Sex sells. Aggression sells art. Maybe. Freud believed that creativity is libido and aggression sublimated. This Victorian father of psychology dared to propose that when humankind has a conscious relationship to instinctual drives, societies realize higher collective strivings toward art, love, and civilized life.
This has been my experience at the annual Laguna Beach Plein Air Painting Invitational. Artists from across the U.S come to offer their best effort at interpreting Laguna’s vistas. The Quick Draw — a timed-two hour paint-off and silent bidding contest that immediately follows — begins the weeklong painting fest and the Collectors’ Soirée closes it. As a writer and psychologist, I view life through a unique, subjective, lens often seeing multiple levels of meaning. I imagine the Quick Draw and silent auction as aggressive and competitive in nature. The Saturday evening Collectors’ Soiree feels sexier, more libidinal. Smooth. Sauvé. An urbane, shared communal experience where attendees dressed in their finest enjoy works of art over champagne and martinis.
When preparing for a Quick Draw, all a gal might need would be paintbrushes and palette knives… especially if already fortified in Luchese custom boots and black jeans. Not so for the silent auction at the 2011 invitational. A name like Quick Draw brings to mind visions of the Doc Holliday and Wyatt Earp shoot outs at the Okay Corral. Given what came down and surrendering to my baser instincts, I wished I’d holstered a metaphorical Lady Smith and Wesson that fine day. I’d done my research. I knew the artists well.
I started collecting in 2001 at Joan Irvine Smith’s first fundraiser for the Crystal Cove Conservancy. Many of us were grieving over the changes happening to that last stretch of undeveloped coastline. We wanted to give, to buy art as a way to preserve the memories, the land. I heard about the event while on a beach walk from painter Jacobus Baas, a founding member of Laguna Plein Air Painters Association, who set up in front of Vivian Falzetti’s studio to paint the cottages at sunset. I connected with that first painting. Now it hangs over my fireplace.
Ten years later, at the 2011 Laguna Plein Air Painting Invitational’s Quick Draw auction, I was ready again to bid on a Baas. Friends were bidding on some of the same pieces I enjoyed. We appreciated good work. We laughed about it. It was collaborative, even playful…until it wasn’t.
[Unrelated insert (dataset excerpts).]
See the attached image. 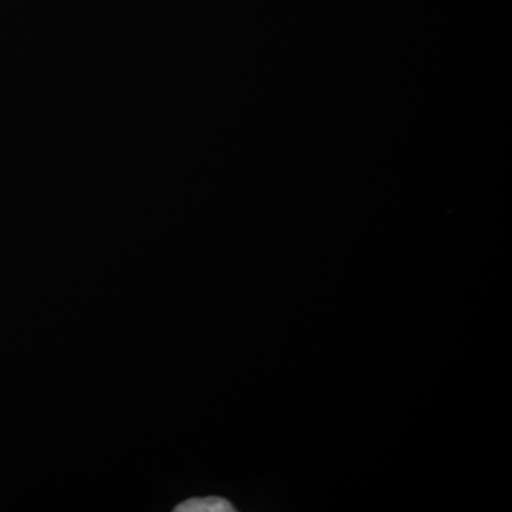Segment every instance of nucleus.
Instances as JSON below:
<instances>
[{
    "label": "nucleus",
    "mask_w": 512,
    "mask_h": 512,
    "mask_svg": "<svg viewBox=\"0 0 512 512\" xmlns=\"http://www.w3.org/2000/svg\"><path fill=\"white\" fill-rule=\"evenodd\" d=\"M177 512H232L235 508L225 498H192L175 508Z\"/></svg>",
    "instance_id": "obj_1"
}]
</instances>
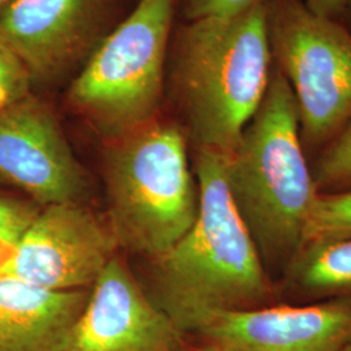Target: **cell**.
<instances>
[{
    "instance_id": "obj_16",
    "label": "cell",
    "mask_w": 351,
    "mask_h": 351,
    "mask_svg": "<svg viewBox=\"0 0 351 351\" xmlns=\"http://www.w3.org/2000/svg\"><path fill=\"white\" fill-rule=\"evenodd\" d=\"M33 88L25 65L0 37V111L33 94Z\"/></svg>"
},
{
    "instance_id": "obj_14",
    "label": "cell",
    "mask_w": 351,
    "mask_h": 351,
    "mask_svg": "<svg viewBox=\"0 0 351 351\" xmlns=\"http://www.w3.org/2000/svg\"><path fill=\"white\" fill-rule=\"evenodd\" d=\"M348 237H351V190L319 194L303 246Z\"/></svg>"
},
{
    "instance_id": "obj_4",
    "label": "cell",
    "mask_w": 351,
    "mask_h": 351,
    "mask_svg": "<svg viewBox=\"0 0 351 351\" xmlns=\"http://www.w3.org/2000/svg\"><path fill=\"white\" fill-rule=\"evenodd\" d=\"M107 142L108 226L119 246L156 262L188 233L199 213L188 139L181 126L155 119Z\"/></svg>"
},
{
    "instance_id": "obj_20",
    "label": "cell",
    "mask_w": 351,
    "mask_h": 351,
    "mask_svg": "<svg viewBox=\"0 0 351 351\" xmlns=\"http://www.w3.org/2000/svg\"><path fill=\"white\" fill-rule=\"evenodd\" d=\"M178 351H228L226 349H221L219 346H215V345H210V343H203L201 342L198 346H185L184 349Z\"/></svg>"
},
{
    "instance_id": "obj_24",
    "label": "cell",
    "mask_w": 351,
    "mask_h": 351,
    "mask_svg": "<svg viewBox=\"0 0 351 351\" xmlns=\"http://www.w3.org/2000/svg\"><path fill=\"white\" fill-rule=\"evenodd\" d=\"M345 351H351V346H349V348H348Z\"/></svg>"
},
{
    "instance_id": "obj_5",
    "label": "cell",
    "mask_w": 351,
    "mask_h": 351,
    "mask_svg": "<svg viewBox=\"0 0 351 351\" xmlns=\"http://www.w3.org/2000/svg\"><path fill=\"white\" fill-rule=\"evenodd\" d=\"M176 11L177 0H139L72 78L68 104L103 138L156 119Z\"/></svg>"
},
{
    "instance_id": "obj_7",
    "label": "cell",
    "mask_w": 351,
    "mask_h": 351,
    "mask_svg": "<svg viewBox=\"0 0 351 351\" xmlns=\"http://www.w3.org/2000/svg\"><path fill=\"white\" fill-rule=\"evenodd\" d=\"M119 247L110 226L80 202L42 207L4 259L3 274L38 288H93Z\"/></svg>"
},
{
    "instance_id": "obj_22",
    "label": "cell",
    "mask_w": 351,
    "mask_h": 351,
    "mask_svg": "<svg viewBox=\"0 0 351 351\" xmlns=\"http://www.w3.org/2000/svg\"><path fill=\"white\" fill-rule=\"evenodd\" d=\"M4 259H5V255L3 252H0V276L3 275V263H4Z\"/></svg>"
},
{
    "instance_id": "obj_6",
    "label": "cell",
    "mask_w": 351,
    "mask_h": 351,
    "mask_svg": "<svg viewBox=\"0 0 351 351\" xmlns=\"http://www.w3.org/2000/svg\"><path fill=\"white\" fill-rule=\"evenodd\" d=\"M274 65L293 93L307 156L351 121V32L303 0H264Z\"/></svg>"
},
{
    "instance_id": "obj_18",
    "label": "cell",
    "mask_w": 351,
    "mask_h": 351,
    "mask_svg": "<svg viewBox=\"0 0 351 351\" xmlns=\"http://www.w3.org/2000/svg\"><path fill=\"white\" fill-rule=\"evenodd\" d=\"M263 0H177L185 21L207 17H226L250 10Z\"/></svg>"
},
{
    "instance_id": "obj_2",
    "label": "cell",
    "mask_w": 351,
    "mask_h": 351,
    "mask_svg": "<svg viewBox=\"0 0 351 351\" xmlns=\"http://www.w3.org/2000/svg\"><path fill=\"white\" fill-rule=\"evenodd\" d=\"M272 71L264 0L233 16L185 21L178 27L165 85L194 151H234L263 101Z\"/></svg>"
},
{
    "instance_id": "obj_15",
    "label": "cell",
    "mask_w": 351,
    "mask_h": 351,
    "mask_svg": "<svg viewBox=\"0 0 351 351\" xmlns=\"http://www.w3.org/2000/svg\"><path fill=\"white\" fill-rule=\"evenodd\" d=\"M311 171L319 194L351 190V121L315 155Z\"/></svg>"
},
{
    "instance_id": "obj_10",
    "label": "cell",
    "mask_w": 351,
    "mask_h": 351,
    "mask_svg": "<svg viewBox=\"0 0 351 351\" xmlns=\"http://www.w3.org/2000/svg\"><path fill=\"white\" fill-rule=\"evenodd\" d=\"M190 336L228 351H345L351 297L208 316Z\"/></svg>"
},
{
    "instance_id": "obj_23",
    "label": "cell",
    "mask_w": 351,
    "mask_h": 351,
    "mask_svg": "<svg viewBox=\"0 0 351 351\" xmlns=\"http://www.w3.org/2000/svg\"><path fill=\"white\" fill-rule=\"evenodd\" d=\"M10 0H0V11L7 5V3H8Z\"/></svg>"
},
{
    "instance_id": "obj_17",
    "label": "cell",
    "mask_w": 351,
    "mask_h": 351,
    "mask_svg": "<svg viewBox=\"0 0 351 351\" xmlns=\"http://www.w3.org/2000/svg\"><path fill=\"white\" fill-rule=\"evenodd\" d=\"M38 211L33 203L0 197V252L8 255Z\"/></svg>"
},
{
    "instance_id": "obj_8",
    "label": "cell",
    "mask_w": 351,
    "mask_h": 351,
    "mask_svg": "<svg viewBox=\"0 0 351 351\" xmlns=\"http://www.w3.org/2000/svg\"><path fill=\"white\" fill-rule=\"evenodd\" d=\"M110 32V0H10L0 11V37L34 86L75 77Z\"/></svg>"
},
{
    "instance_id": "obj_3",
    "label": "cell",
    "mask_w": 351,
    "mask_h": 351,
    "mask_svg": "<svg viewBox=\"0 0 351 351\" xmlns=\"http://www.w3.org/2000/svg\"><path fill=\"white\" fill-rule=\"evenodd\" d=\"M226 182L277 284L304 245L319 191L293 93L275 65L263 101L228 156Z\"/></svg>"
},
{
    "instance_id": "obj_9",
    "label": "cell",
    "mask_w": 351,
    "mask_h": 351,
    "mask_svg": "<svg viewBox=\"0 0 351 351\" xmlns=\"http://www.w3.org/2000/svg\"><path fill=\"white\" fill-rule=\"evenodd\" d=\"M0 180L39 207L80 202L86 190L84 168L56 114L34 94L0 111Z\"/></svg>"
},
{
    "instance_id": "obj_13",
    "label": "cell",
    "mask_w": 351,
    "mask_h": 351,
    "mask_svg": "<svg viewBox=\"0 0 351 351\" xmlns=\"http://www.w3.org/2000/svg\"><path fill=\"white\" fill-rule=\"evenodd\" d=\"M277 289L281 303L351 297V237L303 246Z\"/></svg>"
},
{
    "instance_id": "obj_19",
    "label": "cell",
    "mask_w": 351,
    "mask_h": 351,
    "mask_svg": "<svg viewBox=\"0 0 351 351\" xmlns=\"http://www.w3.org/2000/svg\"><path fill=\"white\" fill-rule=\"evenodd\" d=\"M313 12L326 19L341 21L349 0H303Z\"/></svg>"
},
{
    "instance_id": "obj_1",
    "label": "cell",
    "mask_w": 351,
    "mask_h": 351,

The close of the silent auction period neared. Auctioneers called the time remaining. I’d circled the room once, twice, then three times to identify the pieces that drew me. Timing was everything. I noticed an experienced husband-wife team efficiently working the room together. They were interested in the Jacobus Baas piece that I coveted. I confess. I was lost in the desire to possess, to own, to compete for limited resources–that base instinctual drive had taken hold.
One minute, 30 seconds, 15 seconds, I stood in front of my first choice, waiting. I used the last second remaining to put my name down for the fourth and final time. The bell rang. I had the winning bid on the Jacobus Baas piece! It was mine, mine, mine. My precious.
But, no. Seconds after the bell, I was knocked sideways into the wall by a confident brawny man who must have been a defensive lineman in a former life. He elbowed me out of the way, boldly writing his name down after mine. I was in shock, almost knocked to the ground. Standing agape, unable to speak, I recognized my competitor. He was a respected Laguna business owner and philanthropist. While he sauntered off, quite pleased with himself, the auctioneer moved in and took the bidding page from the wall. Amazing. How was that possible? A cheater defeated me.
Suddenly, I was on the sixth grade playground when Grady Smith knocked me down to score a homerun even though I’d tagged him out, fair-and-square. Silly me. Why didn’t I realize one could break the rules, push the limits to get the prized possession?
Hold on, now, this year’s Invitational ends well. At the silent auction held at Aliso Creek Inn on Oct. 13, LPAPA Director Rosemary Swimm stood with microphone in hand just before the bidding ended to institute a firm ground rule. “If there’s a bidding war, those involved need to come up here now to discuss it.”
Throughout the week’s events, I experienced serendipitous moments of collaboration between fellow collectors and art lovers. Rather than an elbow in my ribs, I found trustworthy sounding boards in dear friends.
In the end we sublimated our instinctual drives to compete, conquer, or possess toward the pursuit of a higher call to appreciate creativity and art, qualities of soulful living that can never be owned.